Task |
Write out the data exactly, keeping every line.
━━━
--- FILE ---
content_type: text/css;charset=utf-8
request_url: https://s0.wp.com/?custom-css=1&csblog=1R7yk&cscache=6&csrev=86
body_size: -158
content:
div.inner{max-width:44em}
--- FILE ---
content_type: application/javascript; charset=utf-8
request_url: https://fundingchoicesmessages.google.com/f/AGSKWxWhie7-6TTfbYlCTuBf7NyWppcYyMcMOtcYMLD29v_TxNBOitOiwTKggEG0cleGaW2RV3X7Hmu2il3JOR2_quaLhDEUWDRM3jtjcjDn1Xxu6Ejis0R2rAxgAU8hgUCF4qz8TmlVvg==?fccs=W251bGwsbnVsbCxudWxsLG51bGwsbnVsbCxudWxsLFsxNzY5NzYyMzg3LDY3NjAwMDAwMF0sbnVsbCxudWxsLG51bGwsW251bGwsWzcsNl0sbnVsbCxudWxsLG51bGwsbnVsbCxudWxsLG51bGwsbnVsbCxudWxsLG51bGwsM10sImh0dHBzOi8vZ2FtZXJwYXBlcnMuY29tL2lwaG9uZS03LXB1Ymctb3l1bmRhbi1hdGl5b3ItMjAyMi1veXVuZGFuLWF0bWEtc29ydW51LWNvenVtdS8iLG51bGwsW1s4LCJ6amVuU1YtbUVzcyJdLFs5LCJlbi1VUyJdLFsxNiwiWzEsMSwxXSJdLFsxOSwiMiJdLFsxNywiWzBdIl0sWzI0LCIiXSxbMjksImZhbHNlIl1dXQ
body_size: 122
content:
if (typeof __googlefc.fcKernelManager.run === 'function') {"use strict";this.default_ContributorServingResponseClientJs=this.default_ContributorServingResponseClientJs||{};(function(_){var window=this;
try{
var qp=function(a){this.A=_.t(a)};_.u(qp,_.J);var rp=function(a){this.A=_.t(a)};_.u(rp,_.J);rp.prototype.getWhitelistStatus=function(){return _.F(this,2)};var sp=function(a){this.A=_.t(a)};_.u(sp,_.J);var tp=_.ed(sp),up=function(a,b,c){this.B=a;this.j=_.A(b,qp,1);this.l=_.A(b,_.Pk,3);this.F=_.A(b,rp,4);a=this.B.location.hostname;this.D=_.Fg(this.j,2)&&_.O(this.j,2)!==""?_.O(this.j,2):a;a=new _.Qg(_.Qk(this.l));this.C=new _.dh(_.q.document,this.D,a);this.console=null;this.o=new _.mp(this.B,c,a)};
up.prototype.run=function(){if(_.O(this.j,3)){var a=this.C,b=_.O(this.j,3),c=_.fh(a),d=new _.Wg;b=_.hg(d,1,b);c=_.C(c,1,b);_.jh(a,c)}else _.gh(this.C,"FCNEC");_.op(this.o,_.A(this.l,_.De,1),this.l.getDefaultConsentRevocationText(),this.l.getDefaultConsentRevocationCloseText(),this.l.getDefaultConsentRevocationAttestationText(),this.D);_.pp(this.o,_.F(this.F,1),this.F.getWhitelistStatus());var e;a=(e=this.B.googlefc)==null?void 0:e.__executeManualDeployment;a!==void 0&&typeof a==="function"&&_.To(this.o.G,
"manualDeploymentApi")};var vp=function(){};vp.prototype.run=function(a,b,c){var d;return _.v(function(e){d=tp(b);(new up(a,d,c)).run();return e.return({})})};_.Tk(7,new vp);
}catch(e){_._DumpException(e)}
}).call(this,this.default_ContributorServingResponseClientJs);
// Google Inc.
━━━
Answer for the task |
--- FILE ---
content_type: text/css;charset=utf-8
request_url: https://s0.wp.com/?custom-css=1&csblog=1R7yk&cscache=6&csrev=86
body_size: -158
content:
div.inner{max-width:44em}
--- FILE ---
content_type: application/javascript; charset=utf-8
request_url: https://fundingchoicesmessages.google.com/f/AGSKWxWhie7-6TTfbYlCTuBf7NyWppcYyMcMOtcYMLD29v_TxNBOitOiwTKggEG0cleGaW2RV3X7Hmu2il3JOR2_quaLhDEUWDRM3jtjcjDn1Xxu6Ejis0R2rAxgAU8hgUCF4qz8TmlVvg==?fccs=W251bGwsbnVsbCxudWxsLG51bGwsbnVsbCxudWxsLFsxNzY5NzYyMzg3LDY3NjAwMDAwMF0sbnVsbCxudWxsLG51bGwsW251bGwsWzcsNl0sbnVsbCxudWxsLG51bGwsbnVsbCxudWxsLG51bGwsbnVsbCxudWxsLG51bGwsM10sImh0dHBzOi8vZ2FtZXJwYXBlcnMuY29tL2lwaG9uZS03LXB1Ymctb3l1bmRhbi1hdGl5b3ItMjAyMi1veXVuZGFuLWF0bWEtc29ydW51LWNvenVtdS8iLG51bGwsW1s4LCJ6amVuU1YtbUVzcyJdLFs5LCJlbi1VUyJdLFsxNiwiWzEsMSwxXSJdLFsxOSwiMiJdLFsxNywiWzBdIl0sWzI0LCIiXSxbMjksImZhbHNlIl1dXQ
body_size: 122
content:
if (typeof __googlefc.fcKernelManager.run === 'function') {"use strict";this.default_ContributorServingResponseClientJs=this.default_ContributorServingResponseClientJs||{};(function(_){var window=this;
try{
var qp=function(a){this.A=_.t(a)};_.u(qp,_.J);var rp=function(a){this.A=_.t(a)};_.u(rp,_.J);rp.prototype.getWhitelistStatus=function(){return _.F(this,2)};var sp=function(a){this.A=_.t(a)};_.u(sp,_.J);var tp=_.ed(sp),up=function(a,b,c){this.B=a;this.j=_.A(b,qp,1);this.l=_.A(b,_.Pk,3);this.F=_.A(b,rp,4);a=this.B.location.hostname;this.D=_.Fg(this.j,2)&&_.O(this.j,2)!==""?_.O(this.j,2):a;a=new _.Qg(_.Qk(this.l));this.C=new _.dh(_.q.document,this.D,a);this.console=null;this.o=new _.mp(this.B,c,a)};
up.prototype.run=function(){if(_.O(this.j,3)){var a=this.C,b=_.O(this.j,3),c=_.fh(a),d=new _.Wg;b=_.hg(d,1,b);c=_.C(c,1,b);_.jh(a,c)}else _.gh(this.C,"FCNEC");_.op(this.o,_.A(this.l,_.De,1),this.l.getDefaultConsentRevocationText(),this.l.getDefaultConsentRevocationCloseText(),this.l.getDefaultConsentRevocationAttestationText(),this.D);_.pp(this.o,_.F(this.F,1),this.F.getWhitelistStatus());var e;a=(e=this.B.googlefc)==null?void 0:e.__executeManualDeployment;a!==void 0&&typeof a==="function"&&_.To(this.o.G,
"manualDeploymentApi")};var vp=function(){};vp.prototype.run=function(a,b,c){var d;return _.v(function(e){d=tp(b);(new up(a,d,c)).run();return e.return({})})};_.Tk(7,new vp);
}catch(e){_._DumpException(e)}
}).call(this,this.default_ContributorServingResponseClientJs);
// Google Inc.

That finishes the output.